WASHINGTON — The United States Federal Reserve raised its key interest rate Wednesday for the 11th time in 17 months, a streak of hikes that are intended to curb inflation but that also carry the risk of going too far and triggering a recession.
Some Fed officials have said they worry that the still-brisk pace of job growth will lead workers to demand higher pay to make up for two years of inflationary prices. Sharp wage gains can perpetuate inflation if companies respond by raising prices for their customers.
The steady easing of inflation pressures has lifted hopes that the Fed can pull off a difficult “soft landing,” in which its rate hikes would continue to cool inflation without sending the economy tumbling into a painful recession.
Economists at Goldman Sachs Inc. have downgraded the likelihood of recession to just 20 per cent, from 35 per cent earlier this year. Those at Deutsche Bank, among the first large banks to forecast a recession, have also been encouraged by the economy’s direction, though they still expect a downturn later this year.
Hiring has remained healthy, with employers having added 209,000 jobs in June, with the jobless rate reaching an ultra-low 3.6 per cent.
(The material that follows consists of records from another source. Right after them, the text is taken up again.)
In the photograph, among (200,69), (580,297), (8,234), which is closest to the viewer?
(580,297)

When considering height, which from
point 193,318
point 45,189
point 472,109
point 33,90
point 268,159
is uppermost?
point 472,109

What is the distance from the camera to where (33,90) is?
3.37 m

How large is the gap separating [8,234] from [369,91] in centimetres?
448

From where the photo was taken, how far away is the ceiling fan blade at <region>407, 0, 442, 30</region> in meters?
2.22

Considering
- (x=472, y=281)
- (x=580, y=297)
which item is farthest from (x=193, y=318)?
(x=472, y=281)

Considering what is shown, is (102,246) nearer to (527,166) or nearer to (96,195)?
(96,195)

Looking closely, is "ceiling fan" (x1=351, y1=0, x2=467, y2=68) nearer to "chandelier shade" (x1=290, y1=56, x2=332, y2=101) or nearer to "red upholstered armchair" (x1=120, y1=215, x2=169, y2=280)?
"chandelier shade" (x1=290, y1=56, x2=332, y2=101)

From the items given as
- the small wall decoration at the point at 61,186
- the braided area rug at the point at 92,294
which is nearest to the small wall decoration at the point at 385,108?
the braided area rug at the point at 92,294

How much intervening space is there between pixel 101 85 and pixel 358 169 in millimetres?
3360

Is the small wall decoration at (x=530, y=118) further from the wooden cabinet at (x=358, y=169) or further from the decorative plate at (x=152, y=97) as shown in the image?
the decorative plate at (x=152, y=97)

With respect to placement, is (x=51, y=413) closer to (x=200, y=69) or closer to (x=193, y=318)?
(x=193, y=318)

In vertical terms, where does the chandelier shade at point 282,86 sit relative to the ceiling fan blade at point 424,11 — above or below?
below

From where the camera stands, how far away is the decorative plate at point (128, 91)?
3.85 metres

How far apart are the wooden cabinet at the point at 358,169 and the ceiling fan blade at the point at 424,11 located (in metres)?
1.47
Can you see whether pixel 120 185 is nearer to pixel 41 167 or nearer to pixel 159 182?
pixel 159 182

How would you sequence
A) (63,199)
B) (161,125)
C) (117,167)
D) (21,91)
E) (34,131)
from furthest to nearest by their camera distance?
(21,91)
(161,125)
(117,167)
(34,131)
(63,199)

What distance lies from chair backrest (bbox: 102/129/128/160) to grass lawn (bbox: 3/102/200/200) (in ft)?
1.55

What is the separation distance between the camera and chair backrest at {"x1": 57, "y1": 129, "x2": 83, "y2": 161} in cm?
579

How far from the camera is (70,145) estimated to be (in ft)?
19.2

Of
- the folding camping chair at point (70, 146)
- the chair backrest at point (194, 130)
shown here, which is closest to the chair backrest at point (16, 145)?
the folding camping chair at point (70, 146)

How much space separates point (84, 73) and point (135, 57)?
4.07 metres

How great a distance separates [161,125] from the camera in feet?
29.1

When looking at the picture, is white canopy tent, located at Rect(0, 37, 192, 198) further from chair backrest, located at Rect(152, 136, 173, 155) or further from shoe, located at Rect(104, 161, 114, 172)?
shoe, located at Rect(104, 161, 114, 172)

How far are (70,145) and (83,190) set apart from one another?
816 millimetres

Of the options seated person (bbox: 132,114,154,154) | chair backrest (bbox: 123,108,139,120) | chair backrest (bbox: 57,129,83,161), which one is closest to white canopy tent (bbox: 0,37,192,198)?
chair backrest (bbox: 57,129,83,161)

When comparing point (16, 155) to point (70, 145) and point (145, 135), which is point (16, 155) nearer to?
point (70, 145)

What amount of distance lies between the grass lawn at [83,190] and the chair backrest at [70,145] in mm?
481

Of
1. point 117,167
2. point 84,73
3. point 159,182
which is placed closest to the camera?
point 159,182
That’s about where it was when the Fed began raising rates in March 2022 — a sign of economic resilience that almost no one had foreseen.
Year-over-year inflation in June was three per cent, according to the government, down sharply from a peak of 9.1 per cent in June 2022. One cautionary note is that an inflation measure preferred by the Fed, which excludes volatile food and energy costs, was still up 4.6 per cent in May from a year earlier.
When the Fed’s policymakers last met in June, they signalled that they expected to raise rates twice more. By the time they meet again Sept. 19-20, they will have much more economic data in hand: Two more inflation reports, two reports on hiring and unemployment and updated figures on consumer spending and wages. Some economists think the Fed might decide to forgo a rate increase in September before weighing a possible hike at its meeting in November.
Other experts say they think the recent mild inflation readings can be sustained. Rental cost increases, which have already fallen, should drop further as more apartment buildings are completed.
Though the Fed began tightening credit before central banks in many other developed countries did, most others are now following suit. The European Central Bank is expected to announce its own quarter-point rate hike on Thursday. Though inflation has declined in the 20 countries that use the euro, it remains higher there than in the United States.
On Friday, the U.S. government will release fresh data on consumer spending in June and an update on the Fed’s preferred inflation gauge. The inflation measure is expected to slow to just three per cent compared with a year earlier. That would match the figure most recently reported in the government’s better-known consumer price index. And it would be down sharply from a 3.8 per cent year-over-year increase in May.